The surgeon agreed with the study results that color coding and warnings make a difference:
“I think if people are more aware of the health benefits or disadvantages of a particular food or product, then it is [labels] can steer them more towards a healthy product. “
Dr. However, Ali believed that the current labeling system in the US did not provide clear, accurate nutritional information.
For example, some food manufacturers list chemical names for sugar, which might lead some people to believe that a product is sugar-free.
Dr. Ali added:
“I think people get the impression that if something is labeled ‘healthy’ it has to be healthy or organic or free range […] – some of the buzzwords. So often they just look at it and say, ‘OK, I eat healthy.’ They do not pay attention to the calorie content or the actual composition of their food, whether it is high in fat or cholesterol or other things that may not be in their best interests. “
As a bariatric surgeon and weight loss specialist, Dr. Ali encourages patients to eat properly after surgery.
He suggests that labels should contain recommended usage limits: “[Labels could say] this food falls into this category and you should only consume this amount per day or limit this amount. Or this food is in the ‘green zone’, where you don’t have to limit the amount of food you eat [of] that in one day. “
Dr. However, Ali admits that people mostly buy what they want, healthy or not.

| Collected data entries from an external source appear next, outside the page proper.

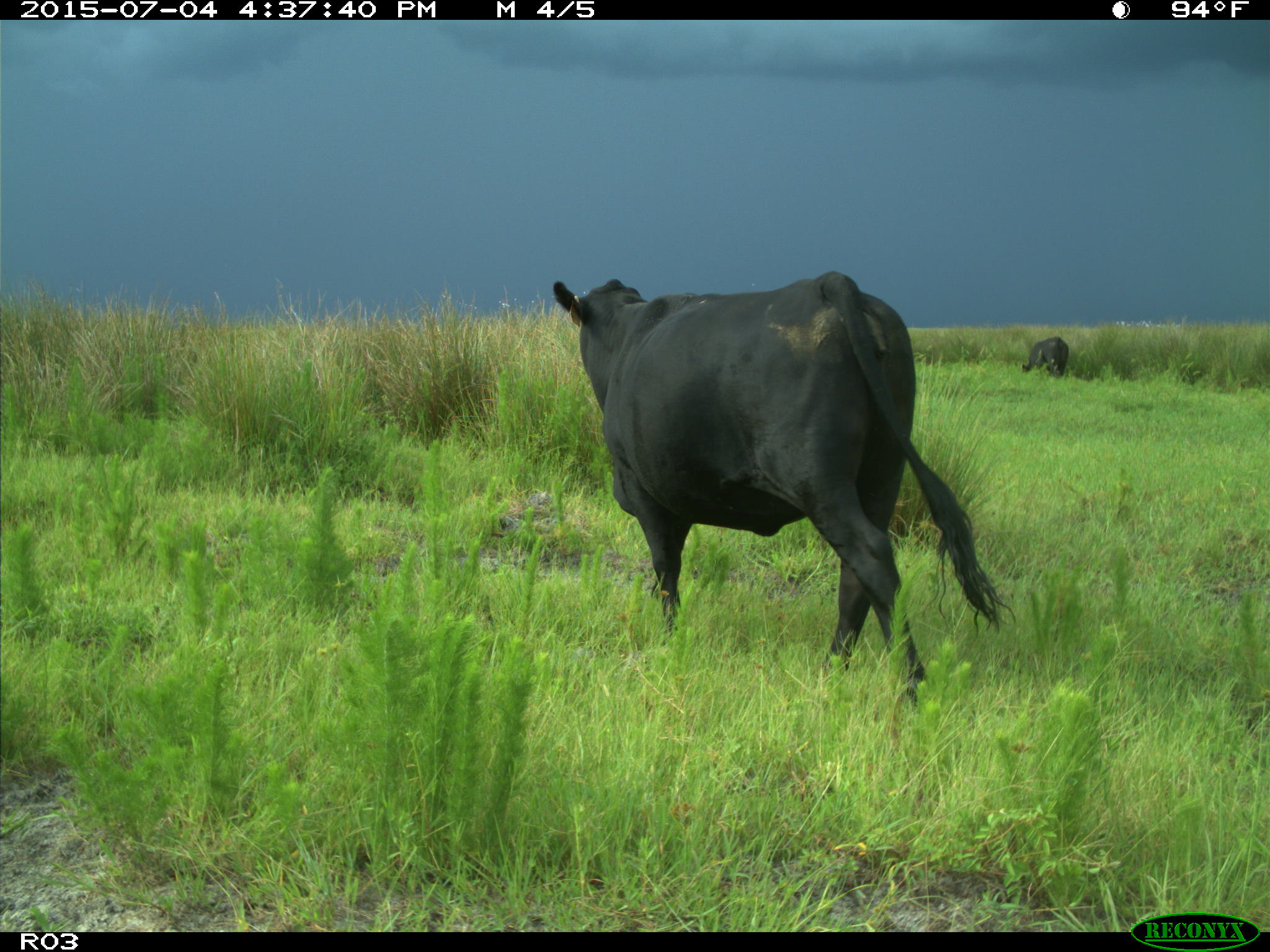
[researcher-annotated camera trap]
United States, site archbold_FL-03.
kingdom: Animalia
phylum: Chordata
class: Mammalia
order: Artiodactyla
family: Bovidae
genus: Bos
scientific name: Bos taurus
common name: domestic cow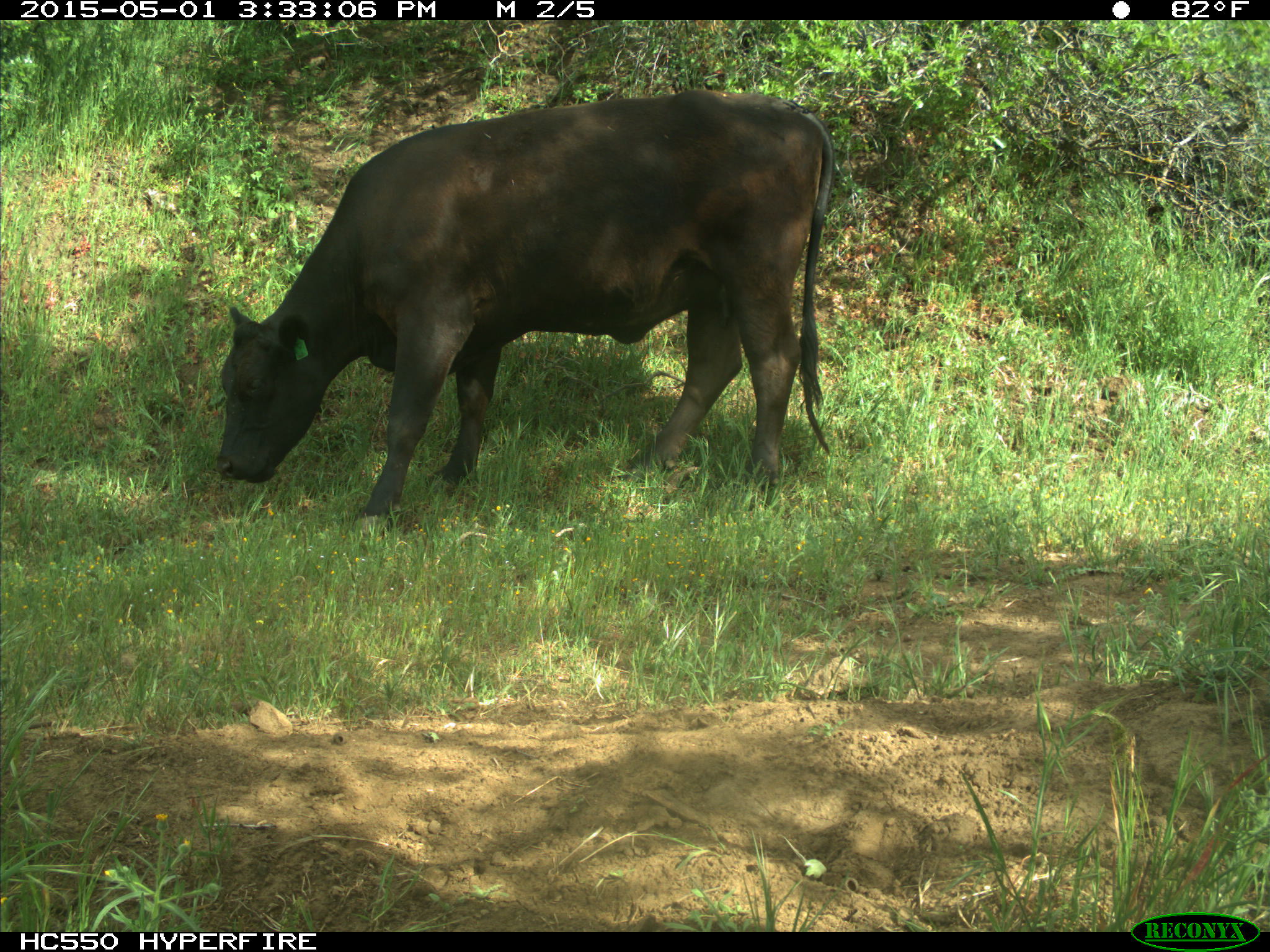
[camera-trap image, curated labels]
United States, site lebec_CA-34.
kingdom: Animalia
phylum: Chordata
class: Mammalia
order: Artiodactyla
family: Bovidae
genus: Bos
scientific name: Bos taurus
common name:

He went on to say: “There is a lot of controversy [about] What is proper nutrition? […]. There are many different opinions, especially among children. “
Noel Anderson, Ph.D., is president of the Institute of Food Technologists, a scientific community for food professionals.
In a podcast with FoodNavigator-USA, he comments that many buyers lack clarity about healthy eating:
“I don’t think there’s a deep understanding of what healthy eating really means to the ordinary consumer. Research has clearly shown that consumers are more conscious and claiming that they want to eat healthily, but for too many of them, healthy eating just means fresh, not bad. That’s a pretty narrow definition. “
Dr. Anderson continued, “Besides, if you look at their behavior, […] Enjoyment drives purchases […]. “
Dr. Ali believes that making labels clearer is “a good step in the right direction”. Ultimately, however, individuals should take responsibility for self-education and food choices for health reasons.